* [Aufgabenstellung] Gib bitte die folgenden Daten vollständig und Zeile für Zeile unverändert aus.
━━━━━ Bereitgestellte Daten ━━━━━
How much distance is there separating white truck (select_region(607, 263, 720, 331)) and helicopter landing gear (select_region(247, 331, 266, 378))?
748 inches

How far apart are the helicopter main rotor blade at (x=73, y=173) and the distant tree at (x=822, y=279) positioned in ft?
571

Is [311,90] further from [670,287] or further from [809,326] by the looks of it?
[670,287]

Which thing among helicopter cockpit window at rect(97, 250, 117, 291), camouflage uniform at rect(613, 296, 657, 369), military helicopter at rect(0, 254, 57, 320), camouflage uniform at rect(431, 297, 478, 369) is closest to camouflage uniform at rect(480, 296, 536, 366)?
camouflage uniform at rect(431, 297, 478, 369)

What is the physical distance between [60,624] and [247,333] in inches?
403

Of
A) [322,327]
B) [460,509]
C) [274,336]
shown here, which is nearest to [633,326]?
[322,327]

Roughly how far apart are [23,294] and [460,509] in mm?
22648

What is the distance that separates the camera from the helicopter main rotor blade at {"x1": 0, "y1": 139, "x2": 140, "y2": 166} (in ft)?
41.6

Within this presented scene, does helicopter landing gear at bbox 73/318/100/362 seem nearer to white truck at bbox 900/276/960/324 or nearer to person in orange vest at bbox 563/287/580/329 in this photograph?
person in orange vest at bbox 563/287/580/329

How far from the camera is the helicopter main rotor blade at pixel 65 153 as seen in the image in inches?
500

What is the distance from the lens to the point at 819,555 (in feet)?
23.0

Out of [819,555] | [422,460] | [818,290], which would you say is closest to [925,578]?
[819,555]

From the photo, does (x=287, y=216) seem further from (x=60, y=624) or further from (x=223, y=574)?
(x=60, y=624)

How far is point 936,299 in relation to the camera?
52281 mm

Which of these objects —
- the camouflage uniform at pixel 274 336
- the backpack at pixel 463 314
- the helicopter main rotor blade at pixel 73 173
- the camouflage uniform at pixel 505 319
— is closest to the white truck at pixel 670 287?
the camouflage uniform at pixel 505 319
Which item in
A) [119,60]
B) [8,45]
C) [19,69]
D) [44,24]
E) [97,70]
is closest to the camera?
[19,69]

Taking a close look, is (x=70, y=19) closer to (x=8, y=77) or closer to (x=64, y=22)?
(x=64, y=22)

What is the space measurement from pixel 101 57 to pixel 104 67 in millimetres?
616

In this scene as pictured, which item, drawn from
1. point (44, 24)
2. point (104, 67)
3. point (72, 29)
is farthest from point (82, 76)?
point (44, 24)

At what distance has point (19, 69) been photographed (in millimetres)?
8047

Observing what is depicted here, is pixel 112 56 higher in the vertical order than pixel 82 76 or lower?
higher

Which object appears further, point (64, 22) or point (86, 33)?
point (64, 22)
━━━━━
* [Ergebnis der Aufgabe]
How much distance is there separating white truck (select_region(607, 263, 720, 331)) and helicopter landing gear (select_region(247, 331, 266, 378))?
748 inches

How far apart are the helicopter main rotor blade at (x=73, y=173) and the distant tree at (x=822, y=279) positioned in ft?
571

Is [311,90] further from [670,287] or further from [809,326] by the looks of it?
[670,287]

Which thing among helicopter cockpit window at rect(97, 250, 117, 291), camouflage uniform at rect(613, 296, 657, 369), military helicopter at rect(0, 254, 57, 320), camouflage uniform at rect(431, 297, 478, 369) is closest to camouflage uniform at rect(480, 296, 536, 366)?
camouflage uniform at rect(431, 297, 478, 369)

What is the physical distance between [60,624] and [247,333] in inches?
403

Of
A) [322,327]
B) [460,509]
C) [274,336]
shown here, which is nearest to [633,326]?
[322,327]

Roughly how far apart are [23,294] and [460,509] in mm?
22648

What is the distance that separates the camera from the helicopter main rotor blade at {"x1": 0, "y1": 139, "x2": 140, "y2": 166} (in ft)?
41.6

Within this presented scene, does helicopter landing gear at bbox 73/318/100/362 seem nearer to white truck at bbox 900/276/960/324 or nearer to person in orange vest at bbox 563/287/580/329 in this photograph?
person in orange vest at bbox 563/287/580/329

How far from the camera is the helicopter main rotor blade at pixel 65 153 as seen in the image in inches?
500

What is the distance from the lens to the point at 819,555 (in feet)?
23.0

Out of [819,555] | [422,460] | [818,290], which would you say is closest to [925,578]?
[819,555]

From the photo, does (x=287, y=216) seem further from (x=60, y=624) or further from (x=223, y=574)?
(x=60, y=624)

How far is point 936,299 in relation to the camera?
52281 mm

Which of these objects —
- the camouflage uniform at pixel 274 336
- the backpack at pixel 463 314
- the helicopter main rotor blade at pixel 73 173
- the camouflage uniform at pixel 505 319
— is closest to the white truck at pixel 670 287?
the camouflage uniform at pixel 505 319
Which item in
A) [119,60]
B) [8,45]
C) [19,69]
D) [44,24]
E) [97,70]
is closest to the camera?
[19,69]

Taking a close look, is (x=70, y=19) closer to (x=8, y=77) or closer to (x=64, y=22)?
(x=64, y=22)

What is the space measurement from pixel 101 57 to pixel 104 67 in millimetres?
616

In this scene as pictured, which item, drawn from
1. point (44, 24)
2. point (104, 67)
3. point (72, 29)
is farthest from point (82, 76)?
point (44, 24)

At what distance has point (19, 69) been photographed (in millimetres)?
8047

Observing what is depicted here, is pixel 112 56 higher in the vertical order than pixel 82 76 or lower?
higher

Which object appears further, point (64, 22) or point (86, 33)?
point (64, 22)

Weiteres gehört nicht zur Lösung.